Bkw_small_headshot by Brian K. Walker

If you are like me, you are following the developments with the H1N1 flu closely. Many businesses are seeing a spike in demand for products to help prevent spread of the virus, such as alcohol-based hand sanitizers and face masks – or to treat the pandemic should it be contracted, such as inventory of Tamiflu. Thankfully the severity of the flu appears to be far less than originally feared, though certainly that may change.

But these are certainly not the only large and emerging events that a business must react to. The Web channel offers a unique opportunity to react to emerging events both within the eCommerce channel and in reaching loyal customers. Hopefully there are few situations like the swine-flu – or other natural or man-made disasters – in the future. But by planning and preparing your business may be in a position to help those affected, drive a positive from a negative, and quite possibly experience some strong business as well.

Being prepared for the worst can make you even more responsive for great times, too — for those profit-making opportunities that pop-up and which depend on quick follow-up and responsiveness.

So what can a business do to prepare for these events? Here are a few things to focus on:

  • Resources. Have a team with the right skills and system permissions in place. For example this team may be comprised of a merchant, a copywriter, a marketer, a PR person, and a developer or two — all identified as a rapid-reaction team. Assignment to this team may need to be done on a rotating basis, especially during the holidays.
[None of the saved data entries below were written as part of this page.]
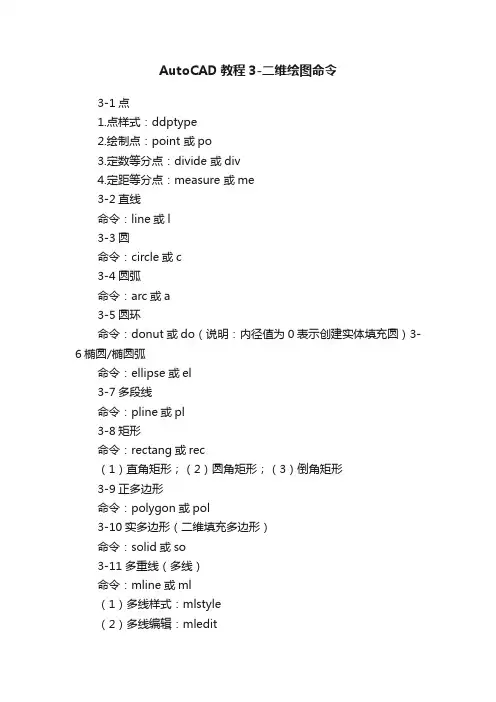 AutoCAD 教程 3-二维绘图命令

3-1 点

1.点样式：ddptype

2.绘制点：point 或 po

3.定数等分点：divide 或 div

4.定距等分点：measure 或 me

3-2 直线

命令：line 或 l

3-3 圆

命令：circle 或 c

3-4 圆弧

命令：arc 或 a

3-5 圆环

命令：donut 或 do（说明：内径值为 0 表示创建实体填充圆）3-6 椭圆/椭圆弧

命令：ellipse 或 el

3-7 多段线

命令：pline 或 pl

3-8 矩形

命令：rectang 或 rec

（1）直角矩形；（2）圆角矩形；（3）倒角矩形

3-9 正多边形

命令：polygon 或 pol

3-10 实多边形（二维填充多边形）

命令：solid 或 so

3-11 多重线（多线）

命令：mline 或 ml

（1）多线样式：mlstyle

（2）多线编辑：mledit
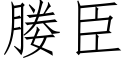 媵臣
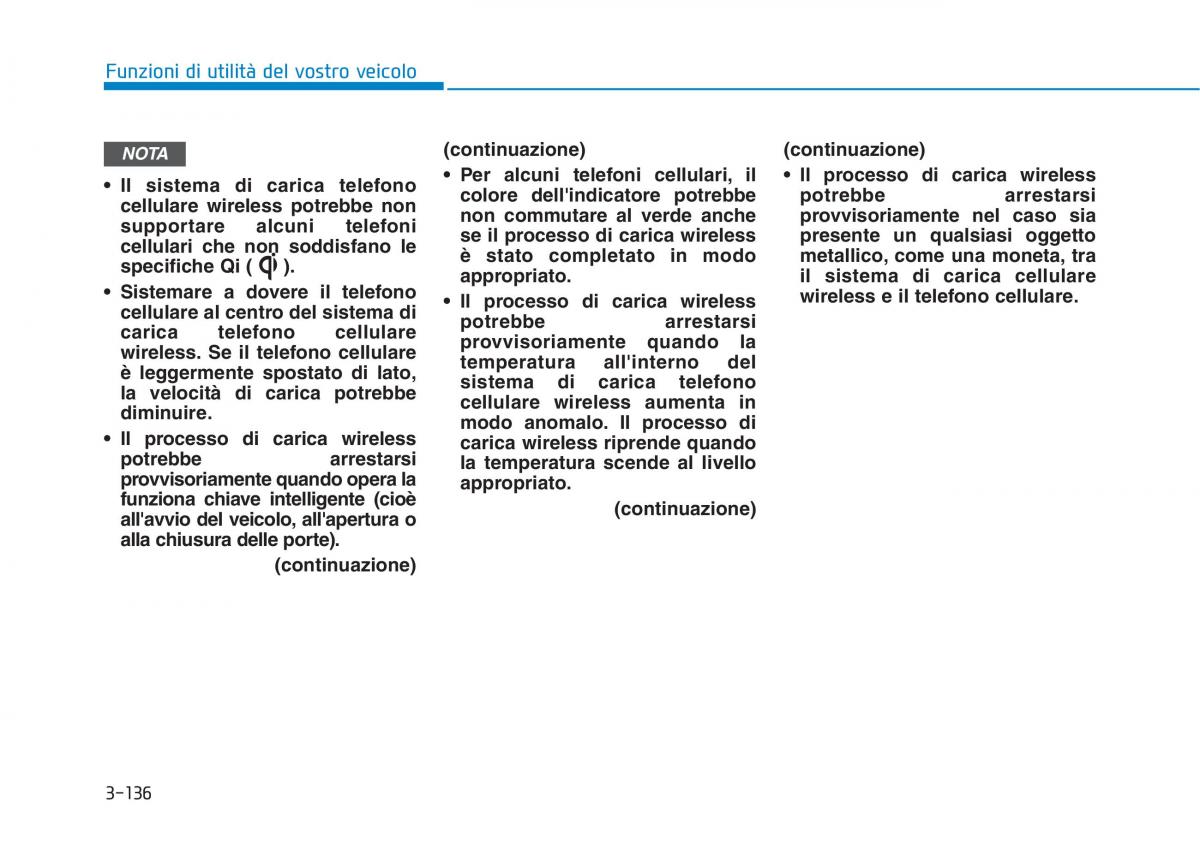 Funzioni di utilità del vostro veicolo

NOTA

• Il sistema di carica telefono cellulare wireless potrebbe non supportare alcuni telefoni cellulari che non soddisfano le specifiche Qi ( ).

• Sistemare a dovere il telefono cellulare al centro del sistema di carica telefono cellulare wireless. Se il telefono cellulare è leggermente spostato di lato, la velocità di carica potrebbe diminuire.

• Il processo di carica wireless potrebbe arrestarsi provvisoriamente quando opera la funziona chiave intelligente (cioè all'avvio del veicolo, all'apertura o alla chiusura delle porte).

(continuazione)

(continuazione)

• Per alcuni telefoni cellulari, il colore dell'indicatore potrebbe non commutare al verde anche se il processo di carica wireless è stato completato in modo appropriato.

• Il processo di carica wireless potrebbe arrestarsi provvisoriamente quando la temperatura all'interno del sistema di carica telefono cellulare wireless aumenta in modo anomalo. Il processo di carica wireless riprende quando la temperatura scende al livello appropriato.

(continuazione)

(continuazione)

• Il processo di carica wireless potrebbe arrestarsi provvisoriamente nel caso sia presente un qualsiasi oggetto metallico, come una moneta, tra il sistema di carica cellulare wireless e il telefono cellulare.

3-136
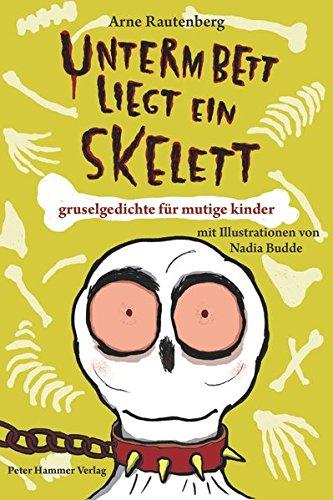 Arne Rautenberg

UNTERM BETT LIEGT EIN SKELETT

gruselgedichte für mutige kinder

mit Illustrationen von Nadia Budde

Peter Hammer Verlag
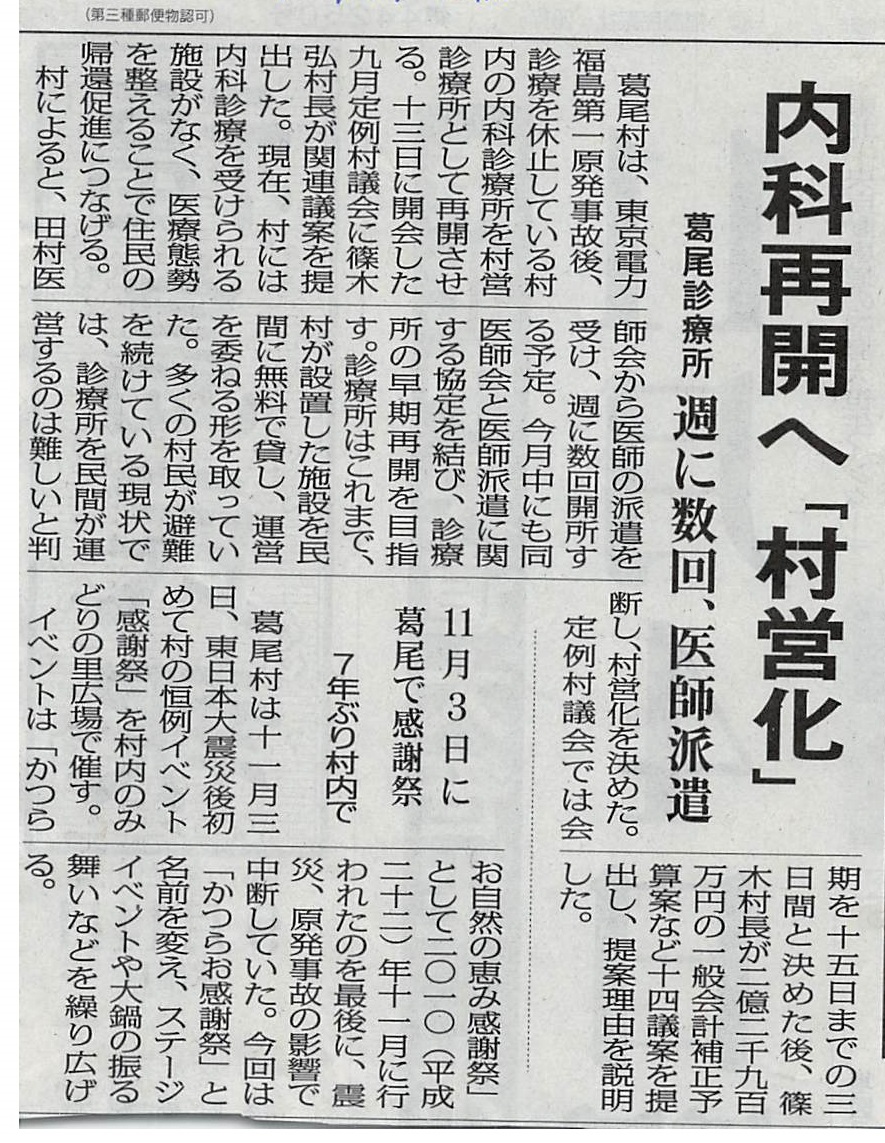 (第三種郵便物認可)

内科再開へ「村営化」

葛尾診療所 週に数回、医師派遣

葛尾村は、東京電力福島第一原発事故後、診療を休止している村内の内科診療所を村営診療所として再開させる。十三日に開会した九月定例村議会に篠木弘村長が関連議案を提出した。現在、村には内科診療を受けられる施設がなく、医療態勢を整えることで住民の帰還促進につなげる。

村によると、田村医師会から医師の派遣を受け、週に数回開所する予定。今月中にも同医師会と医師派遣に関する協定を結び、診療所の早期再開を目指す。診療所はこれまで、村が設置した施設を民間に無料で貸し、運営を委ねる形を取っていた。多くの村民が避難を続けている現状では、診療所を民間が運営するのは難しいと判断し、村営化を決めた。

定例村議会では会期を十五日までの三日間と決めた後、篠木村長が二億二千九百万円の一般会計補正予算案など十四議案を提出し、提案理由を説明した。

11月3日に葛尾で感謝祭
7年ぶり村内で

葛尾村は十一月三日、東日本大震災後初めて村の恒例イベント「感謝祭」を村内のみどりの里広場で催す。

イベントは「かつらお自然の恵み感謝祭」として二〇一〇(平成二十二)年十一月に行われたのを最後に、震災、原発事故の影響で中断していた。今回は「かつらお感謝祭」と名前を変え、ステージイベントや大鍋の振る舞いなどを繰り広げる。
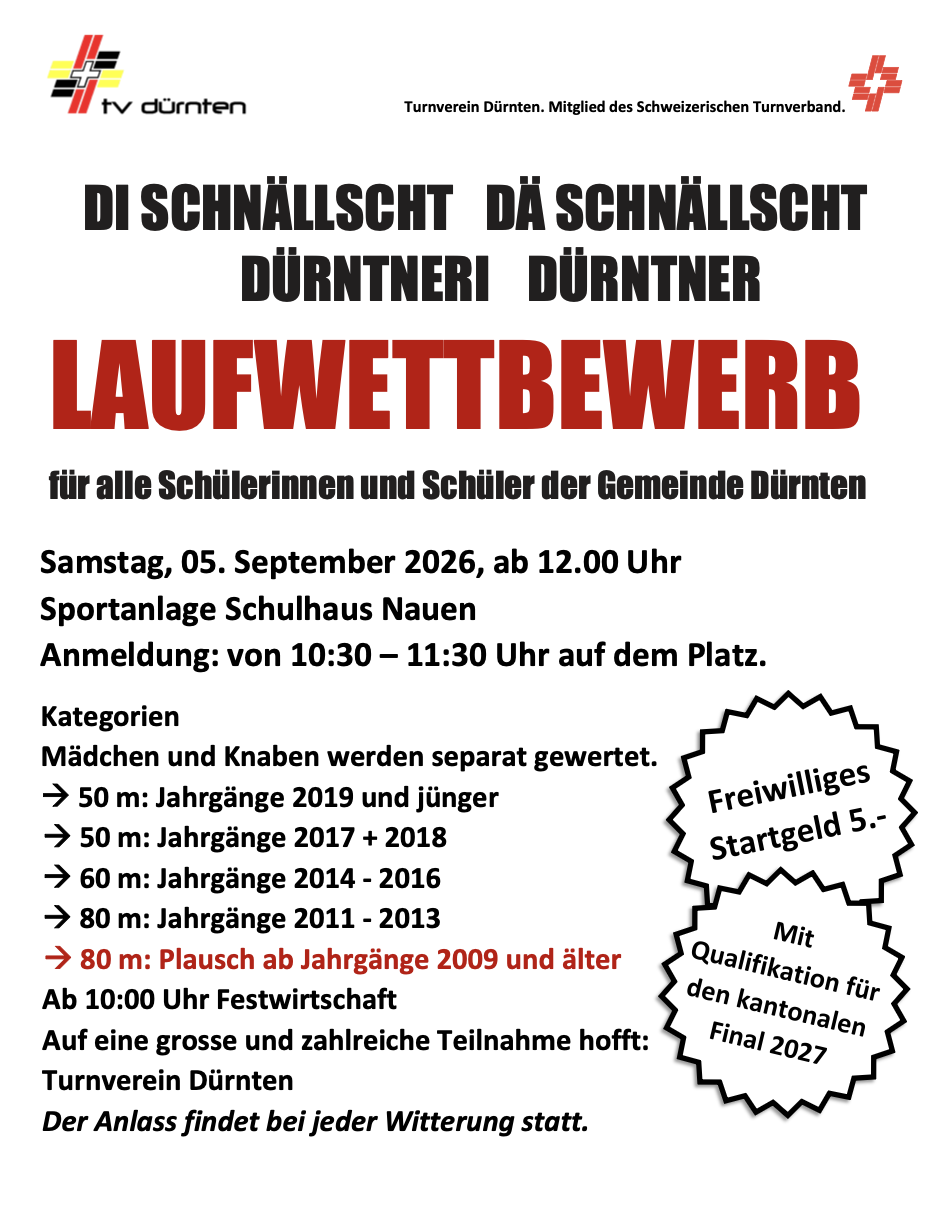 tv dürnten

Turnverein Dürnten. Mitglied des Schweizerischen Turnverband.

DI SCHNÄLLSCHT DÄ SCHNÄLLSCHT
DÜRNTNERI DÜRNTNER

LAUFWETTBEWERB

für alle Schülerinnen und Schüler der Gemeinde Dürnten

Samstag, 05. September 2026, ab 12.00 Uhr
Sportanlage Schulhaus Nauen
Anmeldung: von 10:30 – 11:30 Uhr auf dem Platz.

Kategorien
Mädchen und Knaben werden separat gewertet.
→ 50 m: Jahrgänge 2019 und jünger
→ 50 m: Jahrgänge 2017 + 2018
→ 60 m: Jahrgänge 2014 - 2016
→ 80 m: Jahrgänge 2011 - 2013
→ 80 m: Plausch ab Jahrgänge 2009 und älter
Ab 10:00 Uhr Festwirtschaft
Auf eine grosse und zahlreiche Teilnahme hofft:
Turnverein Dürnten
Der Anlass findet bei jeder Witterung statt.

Freiwilliges Startgeld 5.-

Mit Qualifikation für den kantonalen Final 2027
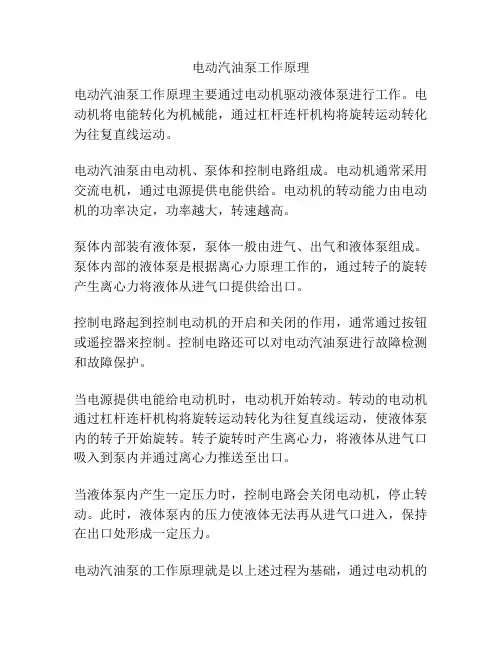 电动汽油泵工作原理

电动汽油泵工作原理主要通过电动机驱动液体泵进行工作。电动机将电能转化为机械能，通过杠杆连杆机构将旋转运动转化为往复直线运动。

电动汽油泵由电动机、泵体和控制电路组成。电动机通常采用交流电机，通过电源提供电能供给。电动机的转动能力由电动机的功率决定，功率越大，转速越高。

泵体内部装有液体泵，泵体一般由进气、出气和液体泵组成。泵体内部的液体泵是根据离心力原理工作的，通过转子的旋转产生离心力将液体从进气口提供给出口。

控制电路起到控制电动机的开启和关闭的作用，通常通过按钮或遥控器来控制。控制电路还可以对电动汽油泵进行故障检测和故障保护。

当电源提供电能给电动机时，电动机开始转动。转动的电动机通过杠杆连杆机构将旋转运动转化为往复直线运动，使液体泵内的转子开始旋转。转子旋转时产生离心力，将液体从进气口吸入到泵内并通过离心力推送至出口。

当液体泵内产生一定压力时，控制电路会关闭电动机，停止转动。此时，液体泵内的压力使液体无法再从进气口进入，保持在出口处形成一定压力。

电动汽油泵的工作原理就是以上述过程为基础，通过电动机的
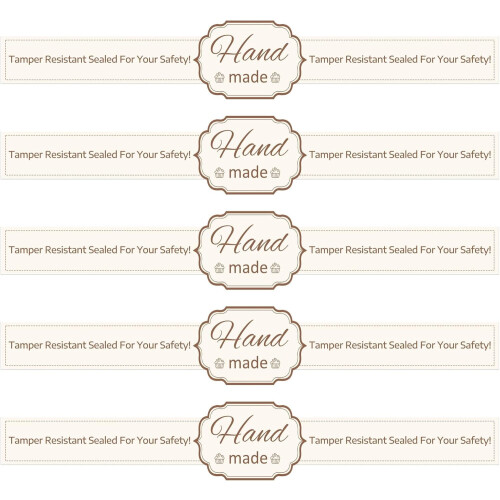 Tamper Resistant Sealed For Your Safety! Hand made Tamper Resistant Sealed For Your Safety!

Tamper Resistant Sealed For Your Safety! Hand made Tamper Resistant Sealed For Your Safety!

Tamper Resistant Sealed For Your Safety! Hand made Tamper Resistant Sealed For Your Safety!

Tamper Resistant Sealed For Your Safety! Hand made Tamper Resistant Sealed For Your Safety!

Tamper Resistant Sealed For Your Safety! Hand made Tamper Resistant Sealed For Your Safety!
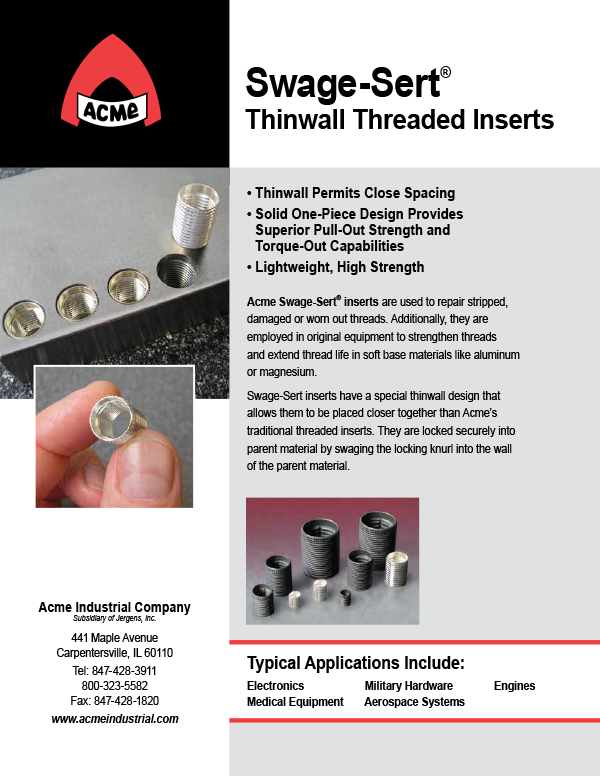 ACME

Swage-Sert®
Thinwall Threaded Inserts

• Thinwall Permits Close Spacing
• Solid One-Piece Design Provides Superior Pull-Out Strength and Torque-Out Capabilities
• Lightweight, High Strength

Acme Swage-Sert® inserts are used to repair stripped, damaged or worn out threads. Additionally, they are employed in original equipment to strengthen threads and extend thread life in soft base materials like aluminum or magnesium.

Swage-Sert inserts have a special thinwall design that allows them to be placed closer together than Acme's traditional threaded inserts. They are locked securely into parent material by swaging the locking knurl into the wall of the parent material.

Acme Industrial Company
Subsidiary of Jergens, Inc.

441 Maple Avenue
Carpentersville, IL 60110
Tel: 847-428-3911
800-323-5582
Fax: 847-428-1820
www.acmeindustrial.com

Typical Applications Include:

Electronics
Medical Equipment
Military Hardware
Aerospace Systems
Engines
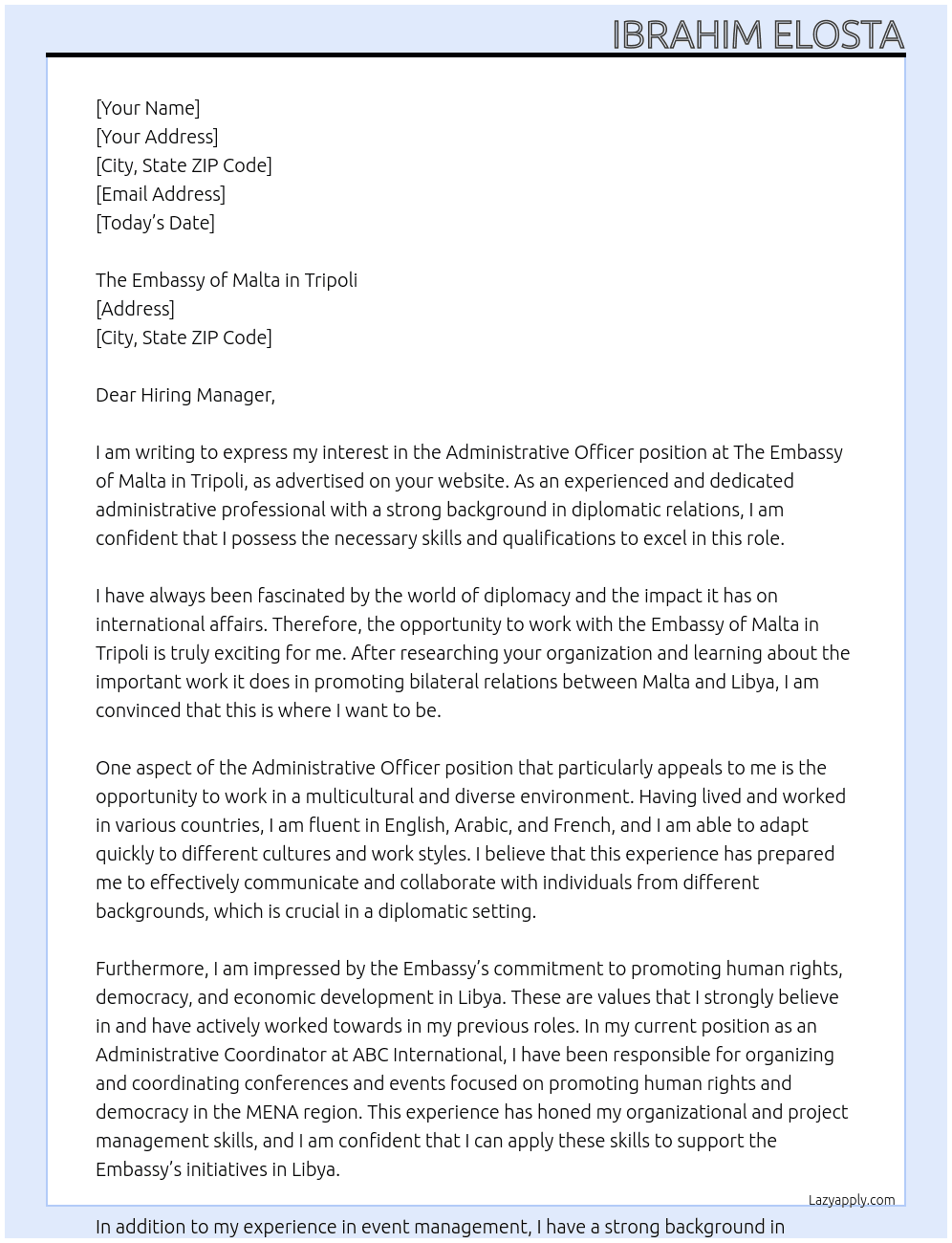 IBRAHIM ELOSTA

[Your Name]
[Your Address]
[City, State ZIP Code]
[Email Address]
[Today's Date]

The Embassy of Malta in Tripoli
[Address]
[City, State ZIP Code]

Dear Hiring Manager,

I am writing to express my interest in the Administrative Officer position at The Embassy of Malta in Tripoli, as advertised on your website. As an experienced and dedicated administrative professional with a strong background in diplomatic relations, I am confident that I possess the necessary skills and qualifications to excel in this role.

I have always been fascinated by the world of diplomacy and the impact it has on international affairs. Therefore, the opportunity to work with the Embassy of Malta in Tripoli is truly exciting for me. After researching your organization and learning about the important work it does in promoting bilateral relations between Malta and Libya, I am convinced that this is where I want to be.

One aspect of the Administrative Officer position that particularly appeals to me is the opportunity to work in a multicultural and diverse environment. Having lived and worked in various countries, I am fluent in English, Arabic, and French, and I am able to adapt quickly to different cultures and work styles. I believe that this experience has prepared me to effectively communicate and collaborate with individuals from different backgrounds, which is crucial in a diplomatic setting.

Furthermore, I am impressed by the Embassy's commitment to promoting human rights, democracy, and economic development in Libya. These are values that I strongly believe in and have actively worked towards in my previous roles. In my current position as an Administrative Coordinator at ABC International, I have been responsible for organizing and coordinating conferences and events focused on promoting human rights and democracy in the MENA region. This experience has honed my organizational and project management skills, and I am confident that I can apply these skills to support the Embassy's initiatives in Libya.

Lazyapply.com

In addition to my experience in event management, I have a strong background in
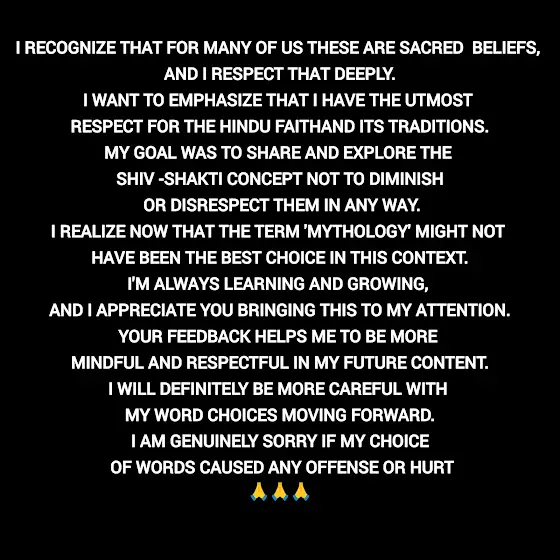 I RECOGNIZE THAT FOR MANY OF US THESE ARE SACRED BELIEFS, AND I RESPECT THAT DEEPLY.
I WANT TO EMPHASIZE THAT I HAVE THE UTMOST RESPECT FOR THE HINDU FAITHAND ITS TRADITIONS.
MY GOAL WAS TO SHARE AND EXPLORE THE SHIV -SHAKTI CONCEPT NOT TO DIMINISH OR DISRESPECT THEM IN ANY WAY.
I REALIZE NOW THAT THE TERM 'MYTHOLOGY' MIGHT NOT HAVE BEEN THE BEST CHOICE IN THIS CONTEXT.
I'M ALWAYS LEARNING AND GROWING, AND I APPRECIATE YOU BRINGING THIS TO MY ATTENTION.
YOUR FEEDBACK HELPS ME TO BE MORE MINDFUL AND RESPECTFUL IN MY FUTURE CONTENT.
I WILL DEFINITELY BE MORE CAREFUL WITH MY WORD CHOICES MOVING FORWARD.
I AM GENUINELY SORRY IF MY CHOICE OF WORDS CAUSED ANY OFFENSE OR HURT
🙏🙏🙏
Be sure to have critical resources at your technology vendors and marketing and PR agencies identified too, as well as know-how to reach them at their lake cabin.
  • Process. Have a process in place — with clear decision-making and leadership — to react to events, approve plans, content, code, and so on. Have a means of communication with contact information sorted out up-front. Maybe this requires pagers, but more likely will comprise cell numbers, IM, texting, home numbers, and — today — Facebook and Twitter.
  • Microsites. Be ready to launch and deploy a microsite quickly. A microsite will serve as a set of pages and products if microsites present a challenge with your current platform, prepare by developing a site with default content with a sample catalog and have your team prepared to modify it. Branding and overall user experiences should be very consistent.
  • Landing pages. A cousin to the microsite, but possibly much easier and faster to deploy, a landing page with links to content, categories, and products may meet the needs of your audience. This may be a useful tactic in concert with the microsite to drive traffic between the sites as well.
  • Content locations. Have content locations on the site ready to deploy. For example, a thin banner across the top of your pages (right under the global navigation) may be a great slot to use to direct site traffic. Do not overemphasize the homepage, as much of your traffic may never see it. Be sure you have content slots on category and product pages as well.
  • Category management. Be sure your team knows the tools well enough to define new categories on the site and react quickly. Category naming may prove very important to customers finding the products.
  • On-site search. Tagging, metatags, URL-redirects, binning, and content indexing will be critical to helping customers find the products quickly. A strong on-site search tool is key.
  • SEO/SEM. Search engines are a key conduit for audience traffic. Being able to react to the terms and capitalize on the search traffic will be important.
  • Marketing. Have a plan in place to review existing marketing plans and efforts, with the ability to react. This can save face, as a key promotion to an area hit by disaster or in the news could be embarrassing. (I will not provide a gruesome example, there are many.) At the same time, have the resources, skills, and authority in place to react to the event proactively through email, display, search marketing, and social media. A well-timed tweet on a timely and needed product may help.
  • Establish key relationships upfront. Other key to planning ahead for situations like 9/11, the 2004 Indian Ocean tsunami, or Hurricane Katrina is by having relationships with qualified organizations, charities and service organizations established ahead of time. In some cases you may wish to prepare for a donation to be made through your site. Another means of support may be to link to other companies who have the products in-stock if you happen to run out, or offer free shipping for critical supplies. By having the processes we identified above in place, you may be better able to react to these opportunities in a quick and controlled manner.

I think it goes without saying that another key to reacting to these situations is to be charitable. This will pay long-term benefits in terms of consumer brand loyalty, employee morale, recruiting, and overall PR — and it also goes without saying that it’s the right thing to do.

Now, I do not want to be all doom-and-gloom, so I want to end on a positive note. These same tactics can be used to in context of a positive event too. For example, we have had clients who have had a product featured on Oprah, and the resulting traffic and sales opportunities are like an earthquake — but a positive one. Your team may only have hours or a day to react to the news that Oprah is featuring a product or destination, or the NBC Nightly News is featuring a story on a key product or category. These positive events may leverage much the same processes as above, and be good rehearsals as well for similar events down the road.

Bottom line, days and weeks are not sufficient when dealing with these events. By planning ahead, you and your team will know how to react swiftly and effectively.